Not sure if I can do anything on FSCrawler side.

May be I need to detect what kind of implementation is the underlying FS and find if anything in the Java API can help.

But if I don't have any information about the fact that a file has been added, I can't detect that.

May be the parent directory changed? So I could detect it?

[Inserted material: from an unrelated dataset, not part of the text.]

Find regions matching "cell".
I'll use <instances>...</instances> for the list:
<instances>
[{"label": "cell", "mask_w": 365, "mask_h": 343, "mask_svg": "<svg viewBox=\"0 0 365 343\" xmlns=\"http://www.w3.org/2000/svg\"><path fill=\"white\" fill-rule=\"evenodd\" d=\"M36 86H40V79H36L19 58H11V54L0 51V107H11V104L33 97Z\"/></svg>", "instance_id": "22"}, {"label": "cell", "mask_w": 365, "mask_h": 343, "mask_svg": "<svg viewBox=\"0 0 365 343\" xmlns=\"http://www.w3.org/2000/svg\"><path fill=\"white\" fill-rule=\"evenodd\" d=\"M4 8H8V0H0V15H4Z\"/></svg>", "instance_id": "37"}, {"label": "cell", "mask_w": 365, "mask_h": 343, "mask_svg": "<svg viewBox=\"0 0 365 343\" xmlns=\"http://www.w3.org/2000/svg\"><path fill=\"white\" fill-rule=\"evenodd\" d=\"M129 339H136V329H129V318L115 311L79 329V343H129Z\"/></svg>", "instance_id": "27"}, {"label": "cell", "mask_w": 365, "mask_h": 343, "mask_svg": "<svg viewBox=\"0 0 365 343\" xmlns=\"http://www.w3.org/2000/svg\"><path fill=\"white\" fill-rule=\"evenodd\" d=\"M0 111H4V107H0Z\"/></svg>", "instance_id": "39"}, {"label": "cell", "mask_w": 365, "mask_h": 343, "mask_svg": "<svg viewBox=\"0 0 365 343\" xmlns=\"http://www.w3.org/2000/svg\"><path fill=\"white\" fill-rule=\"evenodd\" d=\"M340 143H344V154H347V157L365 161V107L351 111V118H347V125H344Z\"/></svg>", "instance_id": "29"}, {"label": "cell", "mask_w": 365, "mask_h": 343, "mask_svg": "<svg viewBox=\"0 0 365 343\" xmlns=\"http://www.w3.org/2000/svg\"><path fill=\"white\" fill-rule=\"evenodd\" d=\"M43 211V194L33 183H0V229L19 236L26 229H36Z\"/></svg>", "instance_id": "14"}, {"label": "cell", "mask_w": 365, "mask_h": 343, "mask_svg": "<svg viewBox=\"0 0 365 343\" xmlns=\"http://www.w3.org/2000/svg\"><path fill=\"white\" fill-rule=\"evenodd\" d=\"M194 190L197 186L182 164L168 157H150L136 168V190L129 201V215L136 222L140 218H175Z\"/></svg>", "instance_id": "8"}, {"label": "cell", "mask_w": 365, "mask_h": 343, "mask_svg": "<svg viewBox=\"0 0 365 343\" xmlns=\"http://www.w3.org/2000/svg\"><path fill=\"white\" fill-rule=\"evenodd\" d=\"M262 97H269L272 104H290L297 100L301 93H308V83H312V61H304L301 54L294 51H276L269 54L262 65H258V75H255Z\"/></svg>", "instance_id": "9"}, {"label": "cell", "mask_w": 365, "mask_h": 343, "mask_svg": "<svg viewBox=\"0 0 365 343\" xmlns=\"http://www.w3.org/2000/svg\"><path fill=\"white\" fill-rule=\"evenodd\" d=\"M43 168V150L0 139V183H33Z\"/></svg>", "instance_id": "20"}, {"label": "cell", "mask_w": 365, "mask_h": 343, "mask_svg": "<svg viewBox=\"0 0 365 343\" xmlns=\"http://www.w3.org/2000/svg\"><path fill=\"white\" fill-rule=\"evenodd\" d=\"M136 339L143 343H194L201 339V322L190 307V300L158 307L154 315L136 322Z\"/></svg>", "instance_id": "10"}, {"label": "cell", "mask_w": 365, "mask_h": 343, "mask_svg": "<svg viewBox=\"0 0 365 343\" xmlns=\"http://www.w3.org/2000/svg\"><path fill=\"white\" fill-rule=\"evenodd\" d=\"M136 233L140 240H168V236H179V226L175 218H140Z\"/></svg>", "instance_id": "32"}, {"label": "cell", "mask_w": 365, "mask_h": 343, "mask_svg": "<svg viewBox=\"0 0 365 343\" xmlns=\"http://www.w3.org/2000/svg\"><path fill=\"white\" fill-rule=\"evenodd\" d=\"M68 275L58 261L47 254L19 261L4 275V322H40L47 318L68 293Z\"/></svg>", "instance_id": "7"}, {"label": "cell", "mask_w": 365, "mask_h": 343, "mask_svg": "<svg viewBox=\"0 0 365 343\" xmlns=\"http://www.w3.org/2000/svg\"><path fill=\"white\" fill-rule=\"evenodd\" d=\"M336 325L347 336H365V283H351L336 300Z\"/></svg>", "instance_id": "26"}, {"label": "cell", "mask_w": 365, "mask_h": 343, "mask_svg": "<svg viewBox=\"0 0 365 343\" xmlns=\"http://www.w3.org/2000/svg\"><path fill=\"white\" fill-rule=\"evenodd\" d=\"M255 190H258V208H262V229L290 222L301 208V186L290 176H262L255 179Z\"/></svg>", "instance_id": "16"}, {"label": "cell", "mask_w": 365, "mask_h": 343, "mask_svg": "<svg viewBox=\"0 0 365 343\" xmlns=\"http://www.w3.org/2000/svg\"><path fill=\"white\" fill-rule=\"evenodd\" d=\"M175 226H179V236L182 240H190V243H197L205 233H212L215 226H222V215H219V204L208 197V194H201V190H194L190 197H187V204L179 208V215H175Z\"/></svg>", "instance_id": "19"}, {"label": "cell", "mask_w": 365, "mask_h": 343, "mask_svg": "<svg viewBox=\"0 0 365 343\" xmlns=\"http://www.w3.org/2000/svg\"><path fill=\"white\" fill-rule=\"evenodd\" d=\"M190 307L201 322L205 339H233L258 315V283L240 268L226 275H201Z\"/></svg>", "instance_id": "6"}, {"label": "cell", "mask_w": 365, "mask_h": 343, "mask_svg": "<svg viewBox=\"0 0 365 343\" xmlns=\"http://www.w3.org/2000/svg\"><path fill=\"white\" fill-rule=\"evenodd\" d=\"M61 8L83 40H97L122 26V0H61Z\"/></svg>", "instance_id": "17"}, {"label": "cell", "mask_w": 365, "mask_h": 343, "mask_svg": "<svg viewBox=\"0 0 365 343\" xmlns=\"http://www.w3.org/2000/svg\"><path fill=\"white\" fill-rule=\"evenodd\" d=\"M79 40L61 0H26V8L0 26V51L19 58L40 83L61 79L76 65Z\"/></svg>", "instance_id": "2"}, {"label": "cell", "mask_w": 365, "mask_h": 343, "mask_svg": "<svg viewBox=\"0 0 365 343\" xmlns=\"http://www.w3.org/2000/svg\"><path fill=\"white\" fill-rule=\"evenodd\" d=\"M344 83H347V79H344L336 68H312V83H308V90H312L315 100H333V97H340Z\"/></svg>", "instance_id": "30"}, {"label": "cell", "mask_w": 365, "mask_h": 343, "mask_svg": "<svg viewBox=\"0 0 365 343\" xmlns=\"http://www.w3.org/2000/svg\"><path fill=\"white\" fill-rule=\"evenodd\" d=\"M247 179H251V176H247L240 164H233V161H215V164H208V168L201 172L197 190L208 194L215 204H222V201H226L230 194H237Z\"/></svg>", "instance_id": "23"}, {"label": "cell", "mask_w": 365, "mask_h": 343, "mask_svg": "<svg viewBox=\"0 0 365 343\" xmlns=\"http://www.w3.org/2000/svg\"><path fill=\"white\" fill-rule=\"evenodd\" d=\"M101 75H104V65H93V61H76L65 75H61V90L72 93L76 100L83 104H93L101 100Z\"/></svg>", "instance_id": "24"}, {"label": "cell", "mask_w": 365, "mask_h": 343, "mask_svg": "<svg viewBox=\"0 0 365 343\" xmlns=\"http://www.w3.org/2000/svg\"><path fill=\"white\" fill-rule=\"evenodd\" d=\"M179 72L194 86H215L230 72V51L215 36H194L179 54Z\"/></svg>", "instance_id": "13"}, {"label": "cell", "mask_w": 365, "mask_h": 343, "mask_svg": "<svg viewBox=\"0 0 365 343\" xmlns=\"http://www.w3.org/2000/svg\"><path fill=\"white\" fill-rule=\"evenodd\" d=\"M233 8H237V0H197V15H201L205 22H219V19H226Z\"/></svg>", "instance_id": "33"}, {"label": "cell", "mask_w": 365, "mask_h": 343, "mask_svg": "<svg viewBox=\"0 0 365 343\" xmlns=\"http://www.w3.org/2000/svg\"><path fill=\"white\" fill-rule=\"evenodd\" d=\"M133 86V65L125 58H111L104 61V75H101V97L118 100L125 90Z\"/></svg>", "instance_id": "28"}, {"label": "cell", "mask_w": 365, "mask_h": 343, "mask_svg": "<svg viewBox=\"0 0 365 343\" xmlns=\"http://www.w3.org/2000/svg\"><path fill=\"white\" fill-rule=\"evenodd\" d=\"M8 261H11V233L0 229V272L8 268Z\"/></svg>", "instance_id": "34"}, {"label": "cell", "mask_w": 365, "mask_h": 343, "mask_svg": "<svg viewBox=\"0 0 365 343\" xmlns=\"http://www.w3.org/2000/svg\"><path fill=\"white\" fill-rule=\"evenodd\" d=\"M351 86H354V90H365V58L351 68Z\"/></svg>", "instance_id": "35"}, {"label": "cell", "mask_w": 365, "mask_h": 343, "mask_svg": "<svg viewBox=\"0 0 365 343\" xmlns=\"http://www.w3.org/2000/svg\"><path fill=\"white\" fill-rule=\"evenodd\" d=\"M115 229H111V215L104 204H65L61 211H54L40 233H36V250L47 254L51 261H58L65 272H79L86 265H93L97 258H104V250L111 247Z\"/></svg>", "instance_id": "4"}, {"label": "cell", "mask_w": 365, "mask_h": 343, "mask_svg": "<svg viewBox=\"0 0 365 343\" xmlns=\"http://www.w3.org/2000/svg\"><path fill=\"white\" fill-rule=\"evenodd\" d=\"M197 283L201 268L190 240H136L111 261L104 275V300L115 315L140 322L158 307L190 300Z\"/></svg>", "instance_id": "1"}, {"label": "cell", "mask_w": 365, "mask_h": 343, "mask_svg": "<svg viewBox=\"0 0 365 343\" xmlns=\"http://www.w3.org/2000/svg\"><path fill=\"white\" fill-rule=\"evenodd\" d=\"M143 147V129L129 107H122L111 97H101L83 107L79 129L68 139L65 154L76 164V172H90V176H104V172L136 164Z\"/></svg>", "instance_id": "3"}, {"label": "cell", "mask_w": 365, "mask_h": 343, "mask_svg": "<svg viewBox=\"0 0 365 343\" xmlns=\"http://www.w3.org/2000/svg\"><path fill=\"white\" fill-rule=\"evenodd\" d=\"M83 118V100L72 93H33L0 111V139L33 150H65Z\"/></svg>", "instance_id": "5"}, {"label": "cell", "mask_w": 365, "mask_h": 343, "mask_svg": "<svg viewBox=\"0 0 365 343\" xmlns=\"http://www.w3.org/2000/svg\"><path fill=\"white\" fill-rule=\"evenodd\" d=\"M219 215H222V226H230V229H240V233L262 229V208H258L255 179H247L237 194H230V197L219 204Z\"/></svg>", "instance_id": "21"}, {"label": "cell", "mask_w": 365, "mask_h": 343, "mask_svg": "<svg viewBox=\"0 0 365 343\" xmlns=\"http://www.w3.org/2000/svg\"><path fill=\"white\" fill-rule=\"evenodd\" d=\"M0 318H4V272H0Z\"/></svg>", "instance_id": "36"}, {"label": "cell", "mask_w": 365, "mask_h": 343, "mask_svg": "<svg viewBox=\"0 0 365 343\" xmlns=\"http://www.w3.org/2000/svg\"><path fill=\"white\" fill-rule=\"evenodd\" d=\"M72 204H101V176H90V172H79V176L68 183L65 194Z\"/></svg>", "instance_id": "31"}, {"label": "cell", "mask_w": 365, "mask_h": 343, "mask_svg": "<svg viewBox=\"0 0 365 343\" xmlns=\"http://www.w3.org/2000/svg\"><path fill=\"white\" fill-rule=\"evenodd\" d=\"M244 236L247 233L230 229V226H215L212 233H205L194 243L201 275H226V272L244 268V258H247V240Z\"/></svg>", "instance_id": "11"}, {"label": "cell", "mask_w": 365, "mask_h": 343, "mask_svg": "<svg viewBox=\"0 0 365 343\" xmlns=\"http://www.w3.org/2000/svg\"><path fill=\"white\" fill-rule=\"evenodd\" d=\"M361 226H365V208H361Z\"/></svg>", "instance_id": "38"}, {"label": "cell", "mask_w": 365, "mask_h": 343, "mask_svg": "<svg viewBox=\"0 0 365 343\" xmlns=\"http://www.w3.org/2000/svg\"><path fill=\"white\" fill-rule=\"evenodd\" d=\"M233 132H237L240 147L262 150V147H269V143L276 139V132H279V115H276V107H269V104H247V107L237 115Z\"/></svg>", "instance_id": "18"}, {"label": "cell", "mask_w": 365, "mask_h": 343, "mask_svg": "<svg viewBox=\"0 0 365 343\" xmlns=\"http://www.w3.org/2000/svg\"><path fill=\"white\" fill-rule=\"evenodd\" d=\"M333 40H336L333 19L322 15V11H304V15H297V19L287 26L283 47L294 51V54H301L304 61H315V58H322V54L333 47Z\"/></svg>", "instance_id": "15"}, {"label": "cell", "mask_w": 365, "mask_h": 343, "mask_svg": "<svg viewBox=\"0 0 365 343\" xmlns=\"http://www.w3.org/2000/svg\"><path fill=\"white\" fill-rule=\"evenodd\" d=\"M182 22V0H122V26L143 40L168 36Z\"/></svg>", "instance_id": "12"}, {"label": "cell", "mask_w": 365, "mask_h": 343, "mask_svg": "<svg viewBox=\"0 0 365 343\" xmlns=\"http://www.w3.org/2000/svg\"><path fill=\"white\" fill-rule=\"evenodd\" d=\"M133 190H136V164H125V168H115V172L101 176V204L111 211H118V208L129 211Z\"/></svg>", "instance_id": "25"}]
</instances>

But really unsure.

If you have yourself a way to detect changes easily like with a shell script, then you can think of using FSCrawler as a gateway to elasticsearch and activate the REST endpoint.

See https://github.com/dadoonet/fscrawler#rest-service

Then you can send within your script a file with:

curl -F "file=@/path/to/yourfile.txt" "http://127.0.0.1:8080/fscrawler/_upload"

I hope this helps.

Can you open an issue in FSCrawler with all details (sounds like you are using MapR) and a scenario to reproduce it? I'll try to play with MapR if time allows.

20

@dadoonet

I see its a bit clearer now, so FSCrawler first run assures that all files are index because it doesnt look on timestamps, wherein the second run will check all the files timestamp and determine what files are new and indexed it?

Is this correct analogy ?

21

exact. You can always restart from scratch by using --restart option which will remove the status file and will reindex everything.